I want to get feedback on an idea I have and see if others have already thought about this and have ideas. I am pretty new to Pyro and working on getting my first variational Bayesian logistic regression model to give reasonable results. This post is looking ahead a bit to something I would like to do in Pyro.
I have a gig economy use case in which different feature observations have wildly different statistical uncertainties. For this use case, my features are the fraction of jobs that a contractor has done that have an occurrence of given condition, like showing up late, for example. If the contractor has done 100 jobs, that feature is well-measured. If they have only done one job, it is very poorly measured, yet if they had a bad outcome on that first job, it is still valuable information and I would like to include it.

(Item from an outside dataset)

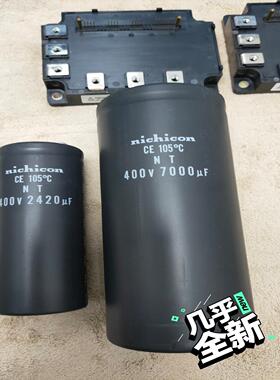[德峰] 铝V 尼吉康4002420NICHICON电解电容uf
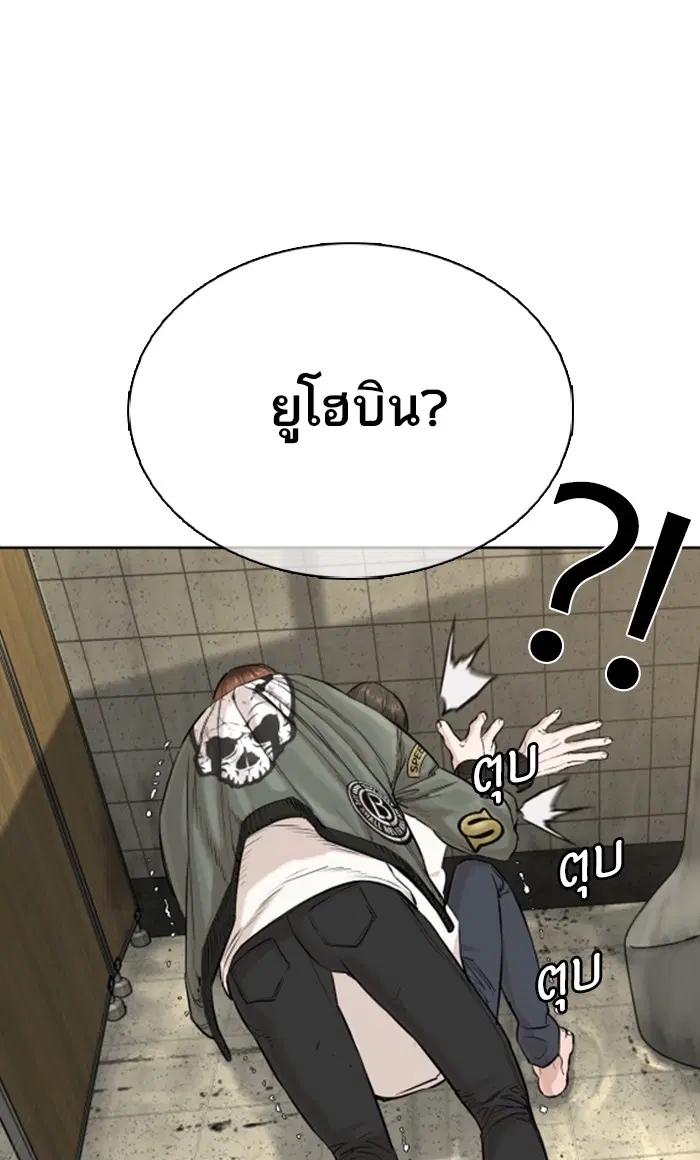 How to Fight ตอนที่ 19 หน้า 27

I propose that I need to have not only my model parameters be distributions, but also my observations. I believe that this is needed both in training/inferring the model parameters, and when making predictions.
In the inference phase, I believe that it is similar to weighting my samples by their uncertainty, but would be accomplished by making multiple samples from each observation.
When making predictions, one would want to sample from the feature distributions (x_i’s) as well as the parameter distributions with the goal of getting the mean and standard deviation that include the uncertainty from the features of the specific observation as well as the model parameters.
Your thoughts on this? Can anyone point me to previous work on this? I have not found anything on the web on this topic.